* Given problem 1 *
Please rewrite the part of the Stanley Rother article that starts at "Beltran is currently" and ends after "their mission efforts.", putting "regularly" in place of "on a regular basis".
* Given problem 2 *
Summarize the Stanley Rother article in two sentences.
* Given problem 3 *
In the Stanley Rother article, what office did Beltran hold when he met Rother for the last time?

* Source passage *
········

‘This was the plan of God’
Oklahoma priest loved parish in Guatemala
Editor’s note: This story is part of “Road to Sainthood,” an ongoing series about the late Rev. Stanley Rother, the first U.S.-born male and U.S. priest named a martyr by the Roman Catholic Church. His beatification, at a ceremony planned for Sept. 23 in Oklahoma City, will place him one step closer to canonization.
A retired Oklahoma City bishop recently recalled his last visit with the Rev. Stanley Rother in spring 1981.
The Most Rev. Eusebius Beltran said his memory of the meeting is particularly vivid because of the priest’s urgent request:
He wanted Beltran to intercede on his behalf with then Oklahoma City Archbishop Charles Salatka who had rejected the Okarche native’s plea to return to Guatemala.
“He was extremely sad that he couldn’t return. Because he felt so strongly about it, I told him that I would talk to Archbishop Salataka,” Beltran said during a recent interview.
Now, as Beltran, 84, awaits Rother’s Sept. 23 beatification ceremony, he recalled how the clergyman exuded love and compassion for the people of his beloved Guatemalan parish.
So it came as no surprise that the priest wished to return to them — despite knowing that his name had been placed on a “death list” amid the turbulence of the Guatemalan Civil War.
Beltran is currently archbishop emeritus of the Archdiocese of Oklahoma City. He was bishop of the Diocese of Tulsa when he met with Rother that final time.
It was customary for mission priests to meet with bishops of both dioceses on a regular basis because the dioceses supported and prayed for their mission efforts.
Beltran said Rother had come home to Oklahoma to visit his family and tend to some business.
“I thoroughly enjoyed
meeting him and hearing about the mission,” he said.

········

* Recorded data *
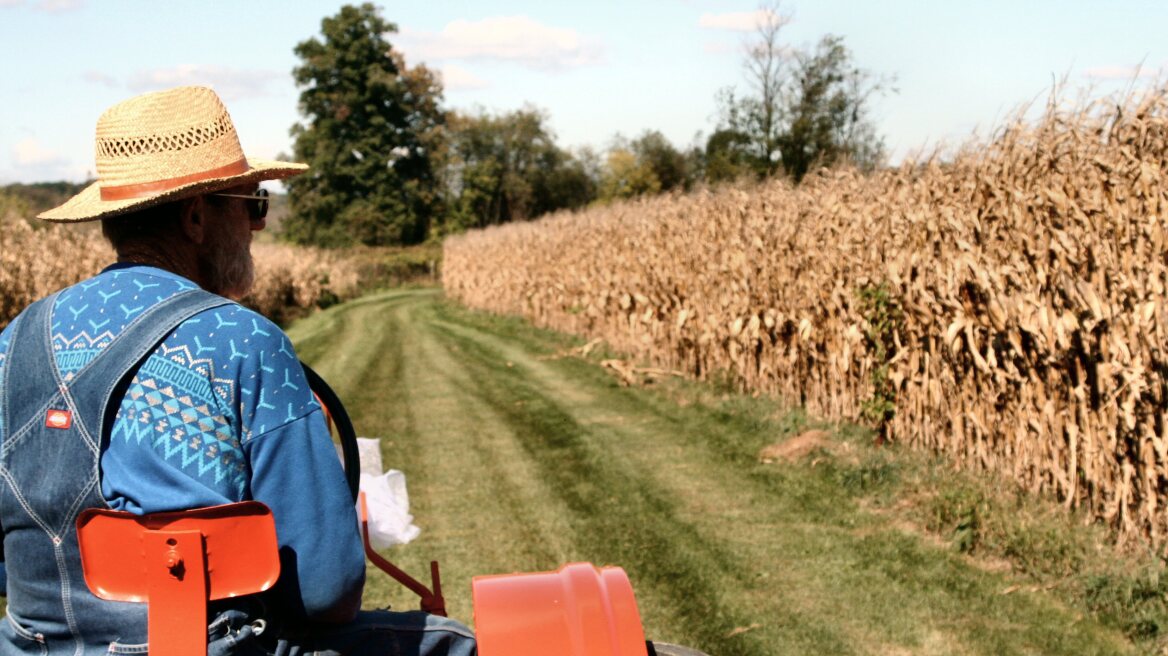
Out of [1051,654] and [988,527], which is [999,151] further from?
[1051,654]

········

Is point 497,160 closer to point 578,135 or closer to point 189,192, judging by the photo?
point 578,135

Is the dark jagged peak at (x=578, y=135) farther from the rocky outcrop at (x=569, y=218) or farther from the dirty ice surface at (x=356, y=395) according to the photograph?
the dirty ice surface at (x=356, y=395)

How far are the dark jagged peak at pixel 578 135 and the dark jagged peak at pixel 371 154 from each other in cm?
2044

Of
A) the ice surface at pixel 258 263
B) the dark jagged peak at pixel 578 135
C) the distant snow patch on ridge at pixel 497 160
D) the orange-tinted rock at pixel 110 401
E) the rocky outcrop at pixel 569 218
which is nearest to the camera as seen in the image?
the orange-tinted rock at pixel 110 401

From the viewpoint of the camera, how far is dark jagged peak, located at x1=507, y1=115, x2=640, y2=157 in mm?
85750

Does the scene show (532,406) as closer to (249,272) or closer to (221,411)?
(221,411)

········

* Correct output 1 *
Beltran is currently archbishop emeritus of the Archdiocese of Oklahoma City. He was bishop of the Diocese of Tulsa when he met with Rother that final time.
It was customary for mission priests to meet with bishops of both dioceses regularly because the dioceses supported and prayed for their mission efforts.

* Correct output 2 *
Retired Archbishop Eusebius Beltran recalled his last meeting with the Rev. Stanley Rother in spring 1981, when Rother asked him to intercede with Archbishop Charles Salatka, who had rejected his plea to return to Guatemala. Beltran said Rother loved the people of his Guatemalan parish and wished to go back even though his name had been placed on a "death list" during the Guatemalan Civil War.

* Correct output 3 *
He was bishop of the Diocese of Tulsa.